No flags, no agent_* event handlers — fully passive until /ext is invoked.

todo.ts

Unchanged copy of upstream examples/extensions/todo.ts from pi-coding-agent (the homebrew install at /opt/homebrew/Cellar/...). Provides the agent with a todo tool (actions: list/add/toggle/clear) and registers /todos for the user to inspect the list.

Why copied, not symlinked: symlinking would point at /opt/homebrew/Cellar/pi-coding-agent/<version>/libexec/... which rotates on every brew upgrade — fragile. Copy keeps it stable; we lose upstream updates but gain reproducibility.

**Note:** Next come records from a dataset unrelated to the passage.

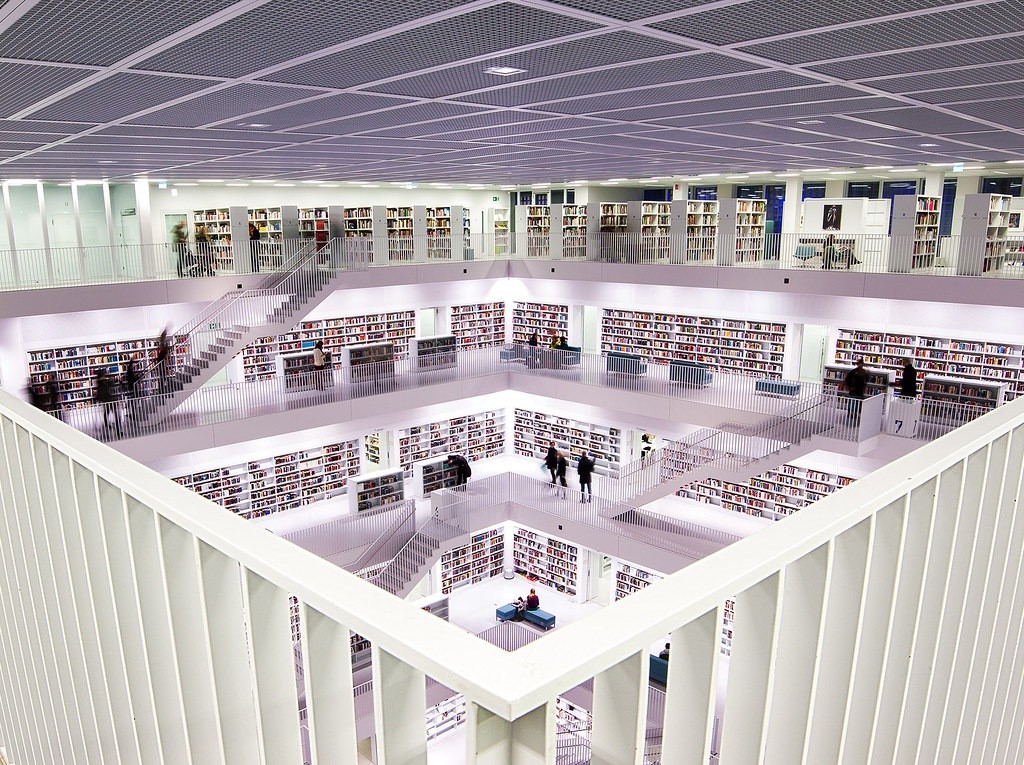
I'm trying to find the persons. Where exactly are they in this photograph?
[555,451,567,500]
[658,643,670,661]
[543,442,558,485]
[96,368,125,439]
[313,341,328,390]
[577,451,596,503]
[844,360,867,425]
[526,589,539,611]
[170,220,190,277]
[888,357,917,400]
[447,455,471,491]
[195,226,216,275]
[510,596,525,621]
[249,223,261,272]
[529,332,537,346]
[155,334,170,393]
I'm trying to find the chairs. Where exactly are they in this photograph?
[793,245,815,268]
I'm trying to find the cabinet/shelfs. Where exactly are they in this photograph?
[28,195,1024,742]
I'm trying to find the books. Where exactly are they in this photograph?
[289,530,735,656]
[194,199,1024,274]
[31,302,1023,426]
[170,410,857,524]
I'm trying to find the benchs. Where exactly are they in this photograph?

State persistence: the agent stores todo state in tool result details, not an external file. Two useful properties: state survives pi --continue/--resume because it lives in the session JSONL, and /fork correctly forks the todo list along with the conversation.

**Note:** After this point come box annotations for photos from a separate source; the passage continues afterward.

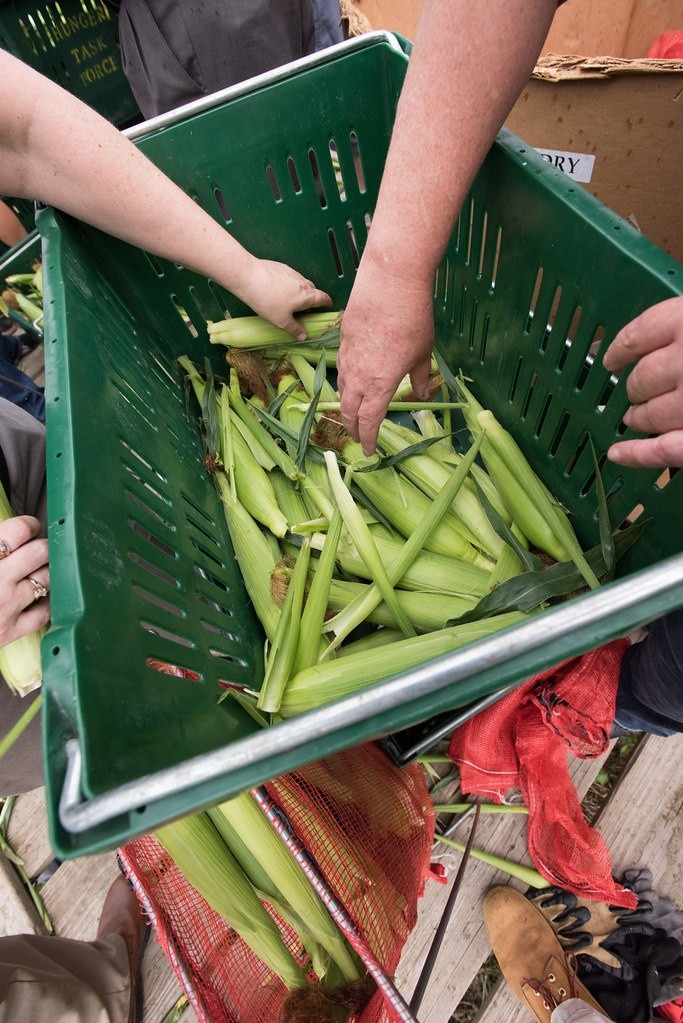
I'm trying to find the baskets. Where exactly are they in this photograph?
[0,0,143,126]
[36,32,683,869]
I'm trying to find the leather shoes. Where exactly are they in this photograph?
[96,874,151,1023]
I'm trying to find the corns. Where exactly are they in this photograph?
[0,484,48,697]
[1,259,44,328]
[149,309,586,1002]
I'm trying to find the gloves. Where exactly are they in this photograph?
[526,868,682,1020]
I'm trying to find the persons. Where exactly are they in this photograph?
[117,1,347,125]
[0,871,153,1023]
[336,0,683,1023]
[0,51,333,801]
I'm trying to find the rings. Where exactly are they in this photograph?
[26,577,47,600]
[0,540,10,559]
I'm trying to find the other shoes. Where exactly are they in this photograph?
[481,887,611,1023]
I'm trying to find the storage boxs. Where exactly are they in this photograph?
[0,229,44,359]
[377,683,527,769]
[338,0,683,346]
[34,30,683,860]
[0,0,143,233]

Refresh from upstream when needed:

cp /opt/homebrew/Cellar/pi-coding-agent/*/libexec/lib/node_modules/@mariozechner/pi-coding-agent/examples/extensions/todo.ts \
   ~/src/src_local/pi-extensions/extensions/todo.ts
# review diff, then commit

mcp-loader.ts

Generic MCP stdio client — reads an mcp block from ~/.pi/agent/settings.json and connects to each declared server, exposing the tools as namespaced pi tools.

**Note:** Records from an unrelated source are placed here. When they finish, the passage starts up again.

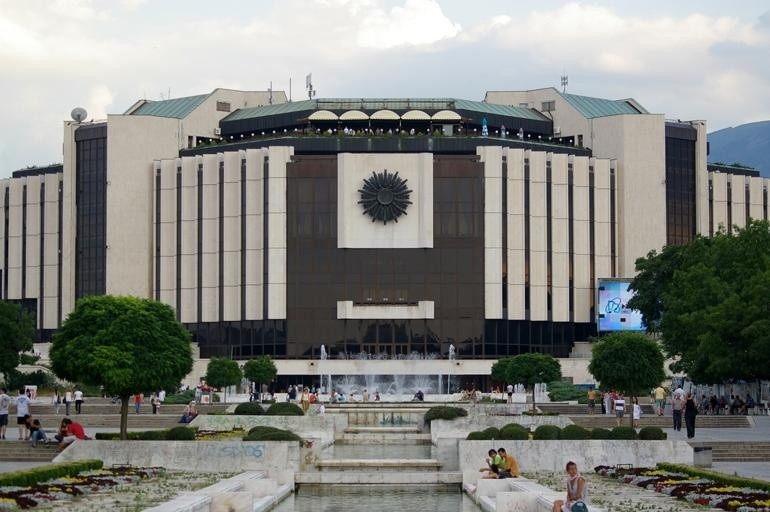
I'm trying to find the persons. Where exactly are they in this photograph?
[506,383,514,405]
[149,392,156,414]
[672,394,684,432]
[133,392,145,415]
[411,390,424,402]
[482,448,520,479]
[684,393,700,440]
[286,383,369,405]
[26,389,31,400]
[374,391,380,401]
[479,448,504,475]
[154,399,161,415]
[0,388,10,441]
[52,387,62,416]
[13,388,32,441]
[553,461,586,511]
[63,388,73,417]
[177,401,197,423]
[24,413,50,449]
[158,389,166,404]
[586,382,754,430]
[300,386,310,416]
[73,388,84,415]
[58,419,85,449]
[55,418,68,443]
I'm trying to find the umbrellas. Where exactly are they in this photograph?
[481,116,489,136]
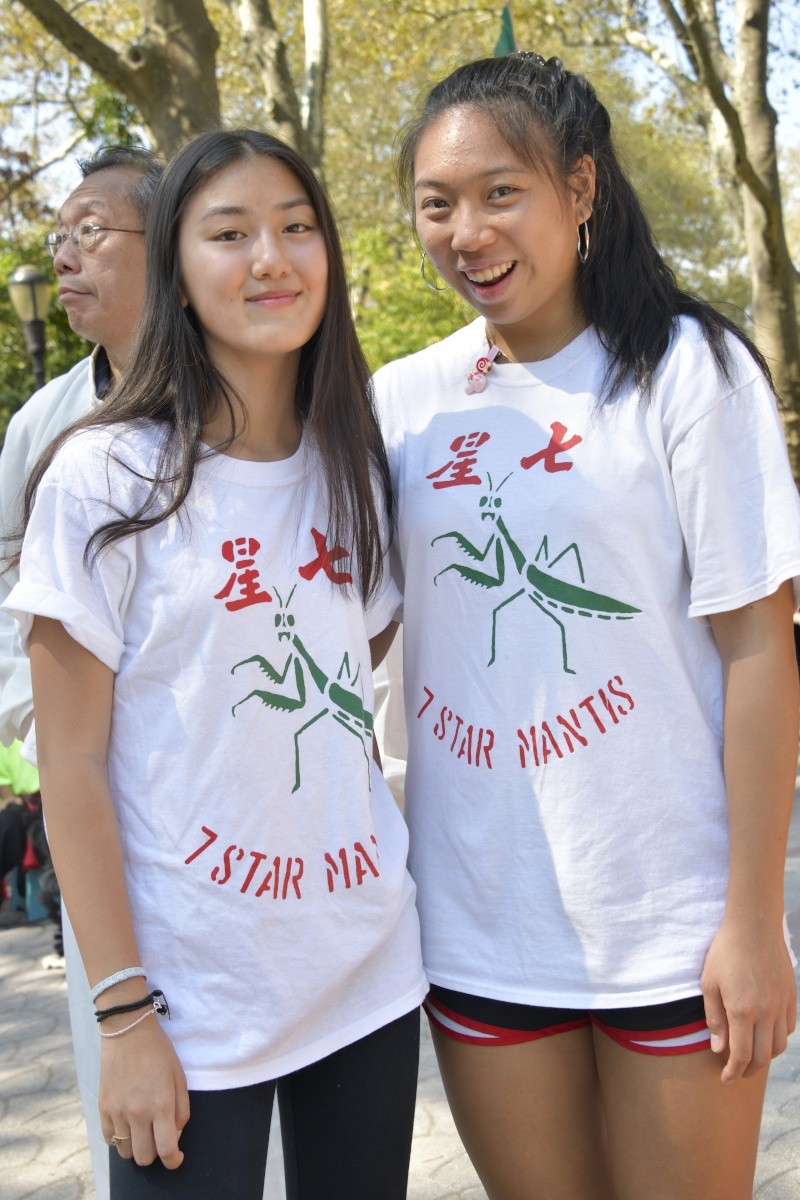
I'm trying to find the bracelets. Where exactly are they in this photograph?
[89,967,171,1038]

Why this exists: pi has no built-in MCP loader (unlike opencode and Claude Desktop). Adding each new MCP server as a hand-rolled extension (the way mempalace.ts does it) doesn't scale past 2-3 servers. This loader is the config-driven generalization — one extension, any number of servers.

Key design decisions:

• Settings.json shape matches opencode / Claude Desktop verbatim. A user can copy-paste their mcp block from one harness's config to the other.
• Tool names are prefixed with the server name to avoid collisions when multiple servers expose tools with the same short name. Tools that already start with <servername>_ (the convention some servers like mempalace follow internally) skip the prefix to avoid double-prefixing.
• Fail-soft per server. A server that won't start (binary missing, init handshake fails) logs one stderr line and is skipped. Other servers continue. Pi keeps working.
• Stdio transport only in v1. Remote/streamable-HTTP servers are detected and skipped with a warning. Adding remote support is the obvious v2 (context7 is the prime motivator). Avoided in v1 because streamable-HTTP needs SSE parsing, session management, and reconnect logic that triples the implementation size.
• Does not replace mempalace.ts. The mempalace bridge has bespoke agent-identity injection from $MEMPALACE_AGENT_NAME that's worth preserving. Loader and bridge coexist. Listing mempalace in the mcp block would produce duplicate tool registrations — don't.
• No reconnect on subprocess death. If a server's subprocess crashes mid-session, its tools become permanently unavailable until pi /reloads. Same limitation as the mempalace bridge today; not worth complicating v1.

API used:

• pi.registerTool({ name, label, description, parameters, execute }) for each MCP tool exposed by each connected server.
• pi.on("session_shutdown", ...) to SIGTERM all subprocesses cleanly.
• Type.Unsafe<...>(inputSchema) from typebox to pass the MCP server's JSON schema through to pi without conversion (TypeBox schemas are plain JSON Schema at runtime).

Internal MCP client:

• class StdioMcpClient — spawn subprocess, write newline-delimited JSON-RPC, parse newline-delimited responses, match by request id.
• Sends initialize handshake with protocolVersion: 2024-11-05, then notifications/initialized, then tools/list to discover tools.
• Stderr drained silently unless PI_MCP_LOADER_DEBUG=1.

Future v2 extensions:

• Streamable-HTTP transport for remote servers (context7).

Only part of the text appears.